*Task prompt*
Figure out how many lines of the listing include the string "United"; the reply is only that number.
#### Provided entries ####
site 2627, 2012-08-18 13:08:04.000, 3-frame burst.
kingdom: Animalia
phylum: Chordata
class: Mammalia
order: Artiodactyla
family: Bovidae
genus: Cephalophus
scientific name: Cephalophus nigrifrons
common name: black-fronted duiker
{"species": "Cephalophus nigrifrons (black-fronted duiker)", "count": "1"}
####
#### Provided entries ####
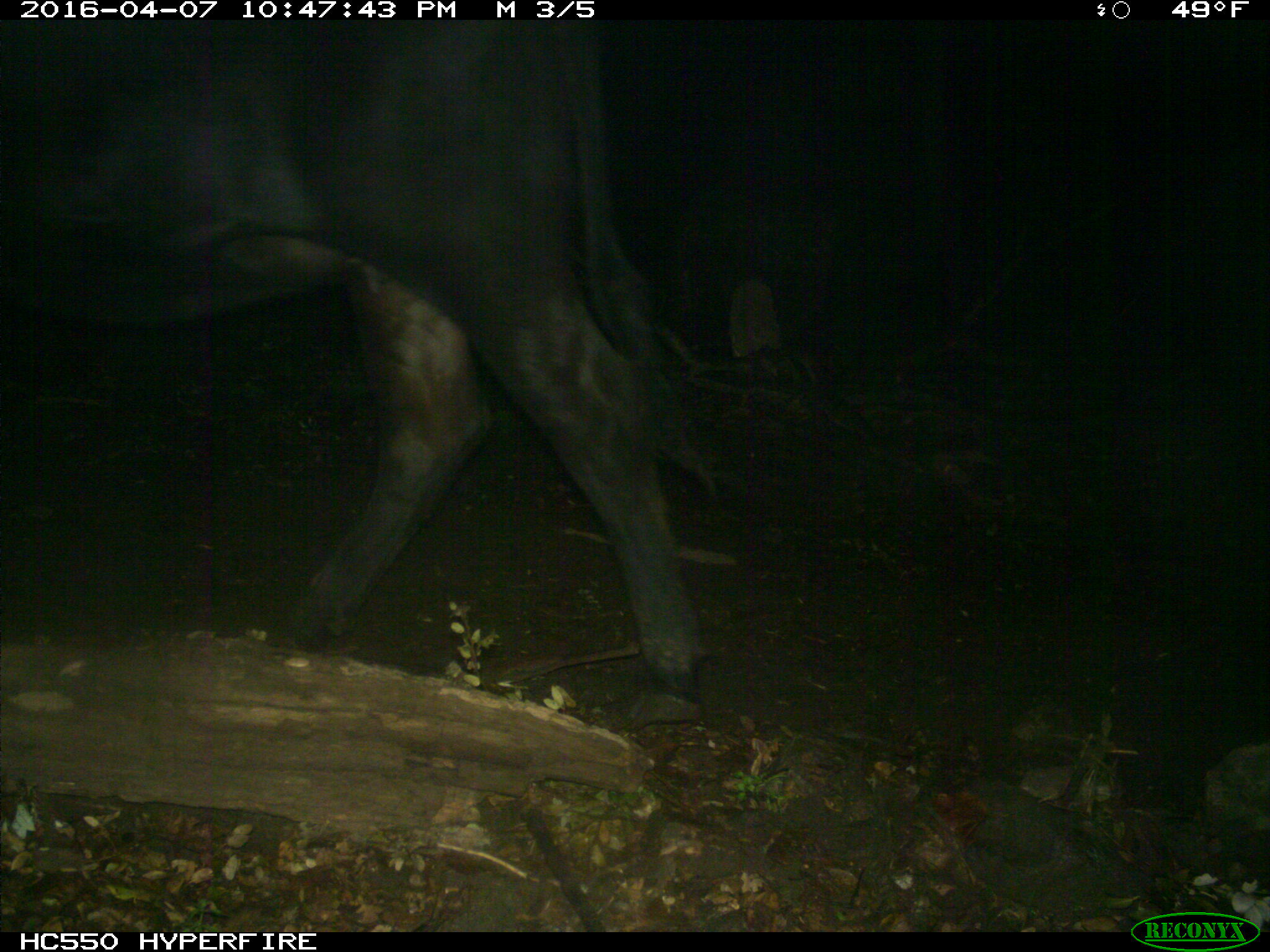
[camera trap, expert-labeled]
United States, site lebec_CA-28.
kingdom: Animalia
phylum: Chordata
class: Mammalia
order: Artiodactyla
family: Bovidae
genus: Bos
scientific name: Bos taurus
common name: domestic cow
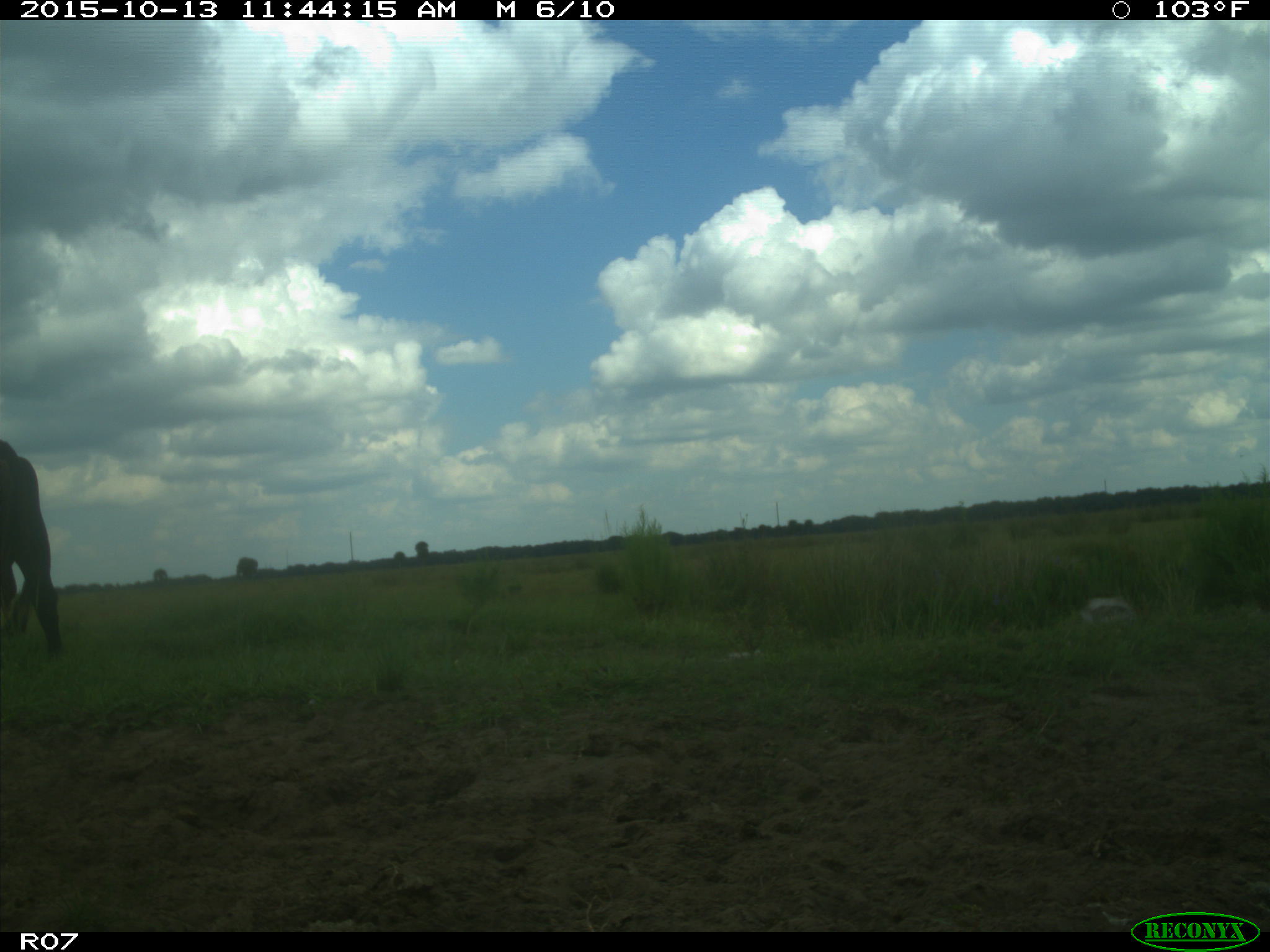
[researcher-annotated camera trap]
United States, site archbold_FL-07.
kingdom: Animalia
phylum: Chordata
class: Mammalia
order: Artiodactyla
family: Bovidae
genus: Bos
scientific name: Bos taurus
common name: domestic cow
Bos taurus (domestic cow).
####
#### Provided entries ####
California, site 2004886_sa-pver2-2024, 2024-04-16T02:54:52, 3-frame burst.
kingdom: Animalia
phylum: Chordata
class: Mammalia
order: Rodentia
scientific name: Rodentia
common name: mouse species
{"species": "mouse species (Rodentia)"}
####
*Expected answer*
2